Passage:
There are some problems with the above described approach. It is not easy to arrange the synchronization between the two ASICs so that the rendering time instant of each video frame is determined by the AV- sync Module on the APE (Application Engine ASIC), and the rendering time instant of each audio sample is determined by the audio driver on the CMT (Cellular Modem ASIC).
In other words, one problem is how to convey the D/A converter clocking information from the cellular modem ASIC to the APE for the updating of the Sync Clock.
A known method for enabling the inter-ASIC audio/video synchronization is to use a common clock signal for both ASICs.This kind of arrangement is disclosed in the U.S. patent application US 2003/0094983 A1 Method and device for synchronising integrated circuits (Nokia Corporation; inventors: Takala, Janne and Makela, Sami). In this method, both ASICs maintain their own hardware clock registers which count the number of pulses in the common clock signal. When necessary, the clock registers are cleared using a common reset signal. In an implementation based on this solution, the D/A converter would get its clock signal from a source which is common with the application engine ASIC. The Sync Clock on the application engine ASIC would be updated based on this common clock signal. The drawback in this method lies in the fact that in a cellular speech call use case the common clock must be synchronized with the cellular network (e.g. GSM or WCDMA network). This means added complexity in the actual hardware implementation, since the common clock must be synchronized with the RF parts of the device. Another known method is to use the l2S bus as the inter-ASIC audio bus, and configure the cellular modem ASIC as a master and the application engine ASIC as a slave. Physically, l2S is a three-line serial bus, consisting of a line for two time-multiplexed data channels (i.e., the left and right audio channels), a word select line and a clock line. In audio playback, the master provides the slave with the clock signal (derived from the D/A converter clock) and with the word select information. The slave responds by transmitting the interleaved (left- right-left-right-...) audio samples. One drawback of this method is the need for a separate word select line, which increases the pin count of both ASICs and the amount of wiring on the circuit board.
Summary of the invention
In the present invention there is provided a device, a system, a method and a computer program product for video and audio synchronization. The device according to the present invention is primarily characterised in that said first control block is adapted to transmit a request message to said second control block for requesting an audio frame to be transmitted from said second control block to said first control block , and that said first control block is adapted to play out said audio frame via the electro-acoustic converter within a specified time after said request.

Work to do:
a) Can you transcribe the stretch of the synchronization passage from "Summary of the" through "after said request."?
b) How would you render this sentence from the synchronization passage in Spanish: "When necessary, the clock registers are cleared using a common reset signal."
c) Answer these questions from the synchronization passage:
(i) Which company is named on U.S. patent application US 2003/0094983 A1?
(ii) In the method that uses the l2S bus, which ASIC is configured as the master?
(iii) What four things does the present invention provide for video and audio synchronization?

Material supplied:
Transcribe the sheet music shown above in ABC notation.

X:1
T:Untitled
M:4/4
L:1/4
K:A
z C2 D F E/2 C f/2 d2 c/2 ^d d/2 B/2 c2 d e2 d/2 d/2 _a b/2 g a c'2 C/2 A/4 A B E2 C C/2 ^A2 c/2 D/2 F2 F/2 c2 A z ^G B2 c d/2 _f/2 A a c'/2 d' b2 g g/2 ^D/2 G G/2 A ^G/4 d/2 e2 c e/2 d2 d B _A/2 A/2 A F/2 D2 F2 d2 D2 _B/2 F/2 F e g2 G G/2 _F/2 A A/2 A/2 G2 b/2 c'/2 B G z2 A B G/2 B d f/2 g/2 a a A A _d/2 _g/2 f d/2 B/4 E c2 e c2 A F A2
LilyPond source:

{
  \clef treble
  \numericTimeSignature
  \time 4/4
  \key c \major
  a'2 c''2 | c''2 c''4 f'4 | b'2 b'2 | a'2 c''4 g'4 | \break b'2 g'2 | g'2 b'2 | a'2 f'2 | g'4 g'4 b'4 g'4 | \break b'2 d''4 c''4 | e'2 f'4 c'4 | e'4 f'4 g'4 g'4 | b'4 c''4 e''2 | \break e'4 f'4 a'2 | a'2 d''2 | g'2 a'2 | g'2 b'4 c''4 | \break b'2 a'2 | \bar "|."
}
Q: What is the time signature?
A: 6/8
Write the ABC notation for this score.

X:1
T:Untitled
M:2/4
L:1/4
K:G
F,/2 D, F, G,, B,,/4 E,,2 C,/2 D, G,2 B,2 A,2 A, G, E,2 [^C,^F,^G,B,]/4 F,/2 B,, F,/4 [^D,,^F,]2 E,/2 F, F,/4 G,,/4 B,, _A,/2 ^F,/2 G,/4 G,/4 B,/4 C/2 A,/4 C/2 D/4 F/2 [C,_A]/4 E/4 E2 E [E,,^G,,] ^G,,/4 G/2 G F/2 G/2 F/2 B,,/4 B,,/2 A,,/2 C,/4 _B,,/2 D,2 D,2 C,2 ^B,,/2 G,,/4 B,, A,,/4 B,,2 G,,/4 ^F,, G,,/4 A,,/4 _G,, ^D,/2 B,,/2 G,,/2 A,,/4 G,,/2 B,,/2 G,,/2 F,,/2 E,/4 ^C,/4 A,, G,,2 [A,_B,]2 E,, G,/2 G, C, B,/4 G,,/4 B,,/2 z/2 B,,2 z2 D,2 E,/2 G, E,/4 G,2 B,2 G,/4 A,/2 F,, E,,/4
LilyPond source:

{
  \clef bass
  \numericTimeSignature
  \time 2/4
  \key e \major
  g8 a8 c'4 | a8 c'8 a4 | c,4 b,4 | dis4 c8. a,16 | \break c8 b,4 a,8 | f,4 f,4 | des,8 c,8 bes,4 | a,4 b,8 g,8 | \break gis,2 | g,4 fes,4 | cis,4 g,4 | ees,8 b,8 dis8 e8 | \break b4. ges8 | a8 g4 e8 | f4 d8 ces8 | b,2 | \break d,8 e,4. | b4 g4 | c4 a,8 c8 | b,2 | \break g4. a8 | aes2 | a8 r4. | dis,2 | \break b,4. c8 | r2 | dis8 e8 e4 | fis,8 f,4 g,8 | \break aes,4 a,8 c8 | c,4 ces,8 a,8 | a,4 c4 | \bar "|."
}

Task-by-task results:
a)
Summary of the invention
In the present invention there is provided a device, a system, a method and a computer program product for video and audio synchronization. The device according to the present invention is primarily characterised in that said first control block is adapted to transmit a request message to said second control block for requesting an audio frame to be transmitted from said second control block to said first control block , and that said first control block is adapted to play out said audio frame via the electro-acoustic converter within a specified time after said request.

b) Cuando es necesario, los registros de reloj se borran mediante una señal de reinicio común.

c)
(i) Nokia Corporation
(ii) The cellular modem ASIC
(iii) A device, a system, a method and a computer program product